▶ **Passage to read**:
┏━━

This new book of Mr. Post’s is a brilliant example of his technical skill throughout; it has also a special interest in the fact that the first six chapters are really a compressed novel. Walker, of the U. S. Secret Service, is introduced as a mere boy of vigorous physique who falls under the influence of two expert train robbers. The several exploits he had a share in are related with a steady crescendo of interest. At the end of the sixth chapter we have a clear picture of the fate of the two chiefs he served. The peculiar circumstances in which young Walker was taken into the Secret Service are shown; and the rest of the book records some of the famous cases he figured in. The motivation is that of Uncle Abner. “‘Crime always fails. There never was any man able to get away with it.... Sooner or later something turns up against which he is wholly unable to protect himself ... as though there were a power in the universe determined on the maintenance of justice.’”
Two of the most striking stories, “The Expert Detective” and “The ‘Mysterious Stranger’ Defense,” are developed from courtroom scenes—indeed, “The Expert Detective” is a single cross-examination of a witness. Probably this tale and one called “The Inspiration” must be added to the shorter roll of Mr. Post’s finest work, along with “The Corpus Delicti” and “The Doomdorf Mystery.”
The general method has been said, correctly, to combine the ratiocination of Poe’s stories with the dramatic method of the best French tellers of tales. The details of technique will bear and repay the closest scrutiny. But in certain stories Melville Davisson Post has put his high skill to a larger use than skill can accomplish; for those of his accomplishments an endowment and not an acquisition was requisite. When one says that of the relatively few American writers with that endowment in mind and heart he was able to bring to the enterprise in hand a skill greater than any of the others, one has indeed said all.

┗━━

▶ **Rows**:
┏━━

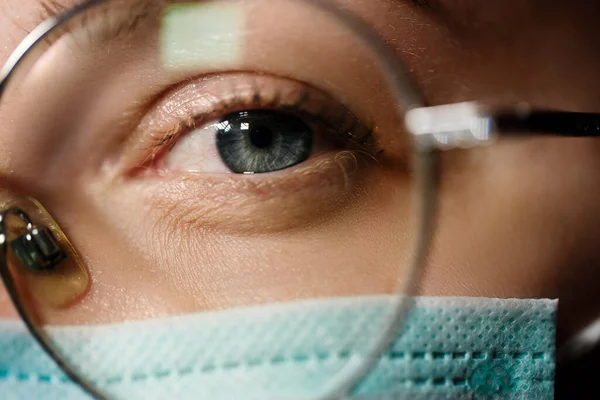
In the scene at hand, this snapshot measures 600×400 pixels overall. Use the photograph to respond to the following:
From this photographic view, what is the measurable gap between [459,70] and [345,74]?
0.40ft

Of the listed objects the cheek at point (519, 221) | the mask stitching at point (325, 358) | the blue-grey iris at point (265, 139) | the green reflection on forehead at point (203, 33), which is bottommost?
the mask stitching at point (325, 358)

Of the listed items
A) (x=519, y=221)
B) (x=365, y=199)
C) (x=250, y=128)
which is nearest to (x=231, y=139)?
(x=250, y=128)

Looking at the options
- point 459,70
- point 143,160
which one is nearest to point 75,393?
point 143,160

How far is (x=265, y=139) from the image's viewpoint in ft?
2.36

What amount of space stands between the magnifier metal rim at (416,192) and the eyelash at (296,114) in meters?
0.05

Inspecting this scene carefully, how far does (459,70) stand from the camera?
2.21 ft

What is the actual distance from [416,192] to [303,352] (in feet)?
0.64

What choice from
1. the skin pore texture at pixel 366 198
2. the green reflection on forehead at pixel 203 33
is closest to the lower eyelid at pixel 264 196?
the skin pore texture at pixel 366 198

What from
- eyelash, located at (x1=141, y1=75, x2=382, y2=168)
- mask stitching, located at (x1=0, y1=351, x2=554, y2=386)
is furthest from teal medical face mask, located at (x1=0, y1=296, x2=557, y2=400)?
eyelash, located at (x1=141, y1=75, x2=382, y2=168)

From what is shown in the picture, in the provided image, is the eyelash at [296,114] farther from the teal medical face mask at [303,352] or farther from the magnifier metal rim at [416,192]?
the teal medical face mask at [303,352]

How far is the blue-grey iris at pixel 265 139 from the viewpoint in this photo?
712 millimetres

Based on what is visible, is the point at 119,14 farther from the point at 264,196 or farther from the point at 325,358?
the point at 325,358

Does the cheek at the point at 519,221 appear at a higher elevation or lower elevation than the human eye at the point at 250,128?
lower

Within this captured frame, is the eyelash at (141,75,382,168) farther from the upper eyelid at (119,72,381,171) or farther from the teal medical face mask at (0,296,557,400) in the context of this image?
the teal medical face mask at (0,296,557,400)
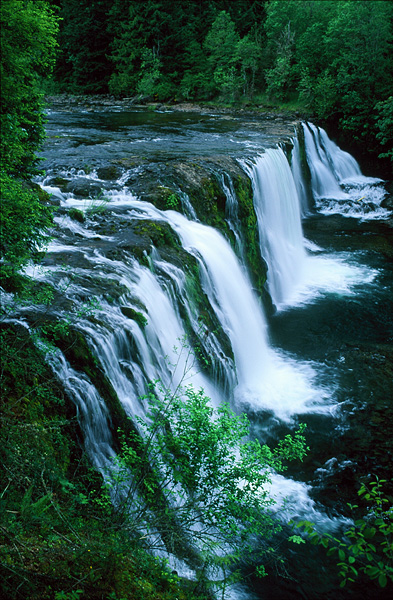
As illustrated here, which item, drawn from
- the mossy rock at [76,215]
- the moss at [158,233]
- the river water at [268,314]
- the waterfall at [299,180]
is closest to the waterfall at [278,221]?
the river water at [268,314]

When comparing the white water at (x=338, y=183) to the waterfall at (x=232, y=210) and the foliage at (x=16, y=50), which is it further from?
the foliage at (x=16, y=50)

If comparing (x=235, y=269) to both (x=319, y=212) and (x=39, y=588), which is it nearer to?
(x=39, y=588)

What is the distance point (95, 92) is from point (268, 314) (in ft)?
110

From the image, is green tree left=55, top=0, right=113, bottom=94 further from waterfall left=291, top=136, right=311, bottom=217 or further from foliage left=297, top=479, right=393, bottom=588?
foliage left=297, top=479, right=393, bottom=588

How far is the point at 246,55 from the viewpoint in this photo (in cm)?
3503

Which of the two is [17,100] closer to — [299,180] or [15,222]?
[15,222]

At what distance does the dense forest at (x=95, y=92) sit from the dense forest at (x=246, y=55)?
98mm

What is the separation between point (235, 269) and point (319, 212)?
10462mm

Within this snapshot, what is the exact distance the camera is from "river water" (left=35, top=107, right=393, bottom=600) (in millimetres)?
6023

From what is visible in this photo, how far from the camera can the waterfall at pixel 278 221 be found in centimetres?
1333

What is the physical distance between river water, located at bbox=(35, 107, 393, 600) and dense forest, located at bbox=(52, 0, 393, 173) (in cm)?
851

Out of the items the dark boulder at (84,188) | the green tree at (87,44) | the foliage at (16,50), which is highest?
the green tree at (87,44)

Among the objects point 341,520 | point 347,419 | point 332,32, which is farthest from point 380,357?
point 332,32

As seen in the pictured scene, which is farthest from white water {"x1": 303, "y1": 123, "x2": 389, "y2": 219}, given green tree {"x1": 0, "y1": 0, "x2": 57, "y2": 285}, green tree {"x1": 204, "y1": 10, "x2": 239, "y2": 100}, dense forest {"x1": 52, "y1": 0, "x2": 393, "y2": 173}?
green tree {"x1": 0, "y1": 0, "x2": 57, "y2": 285}
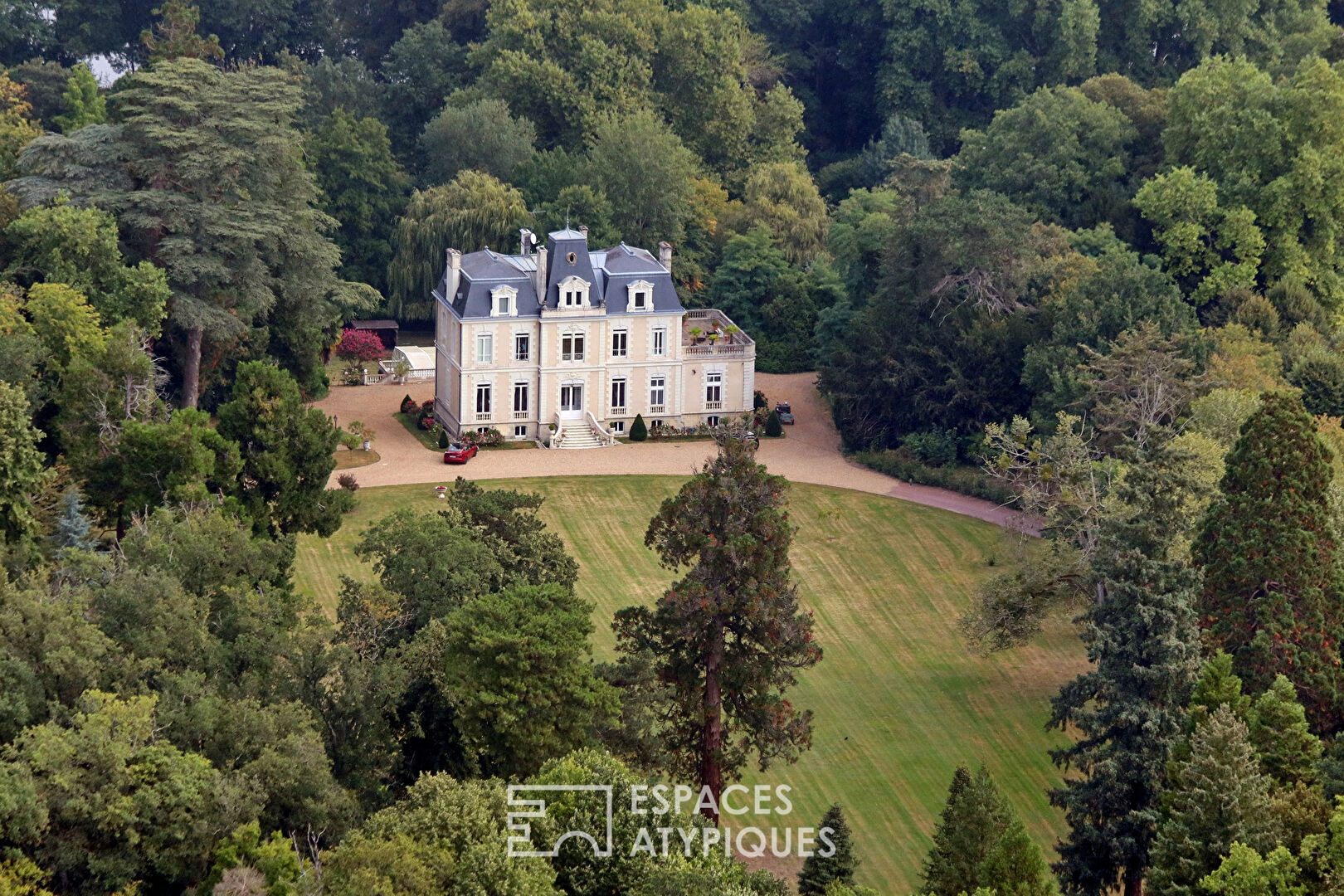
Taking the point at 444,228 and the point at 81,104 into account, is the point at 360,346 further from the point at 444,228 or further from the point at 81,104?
the point at 81,104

┗━━

▶ **Exercise task 1**:
Could you write out the whole review of Mr. Post's book, word for word?
▶ **Exercise task 2**:
Which lines in the listing contain the string "iris"? Pull out each of those lines in full.

▶ **Written reply 1**:
This new book of Mr. Post’s is a brilliant example of his technical skill throughout; it has also a special interest in the fact that the first six chapters are really a compressed novel. Walker, of the U. S. Secret Service, is introduced as a mere boy of vigorous physique who falls under the influence of two expert train robbers. The several exploits he had a share in are related with a steady crescendo of interest. At the end of the sixth chapter we have a clear picture of the fate of the two chiefs he served. The peculiar circumstances in which young Walker was taken into the Secret Service are shown; and the rest of the book records some of the famous cases he figured in. The motivation is that of Uncle Abner. “‘Crime always fails. There never was any man able to get away with it.... Sooner or later something turns up against which he is wholly unable to protect himself ... as though there were a power in the universe determined on the maintenance of justice.’”
Two of the most striking stories, “The Expert Detective” and “The ‘Mysterious Stranger’ Defense,” are developed from courtroom scenes—indeed, “The Expert Detective” is a single cross-examination of a witness. Probably this tale and one called “The Inspiration” must be added to the shorter roll of Mr. Post’s finest work, along with “The Corpus Delicti” and “The Doomdorf Mystery.”
The general method has been said, correctly, to combine the ratiocination of Poe’s stories with the dramatic method of the best French tellers of tales. The details of technique will bear and repay the closest scrutiny. But in certain stories Melville Davisson Post has put his high skill to a larger use than skill can accomplish; for those of his accomplishments an endowment and not an acquisition was requisite. When one says that of the relatively few American writers with that endowment in mind and heart he was able to bring to the enterprise in hand a skill greater than any of the others, one has indeed said all.

▶ **Written reply 2**:
Of the listed objects the cheek at point (519, 221) | the mask stitching at point (325, 358) | the blue-grey iris at point (265, 139) | the green reflection on forehead at point (203, 33), which is bottommost?
How far is the blue-grey iris at pixel 265 139 from the viewpoint in this photo?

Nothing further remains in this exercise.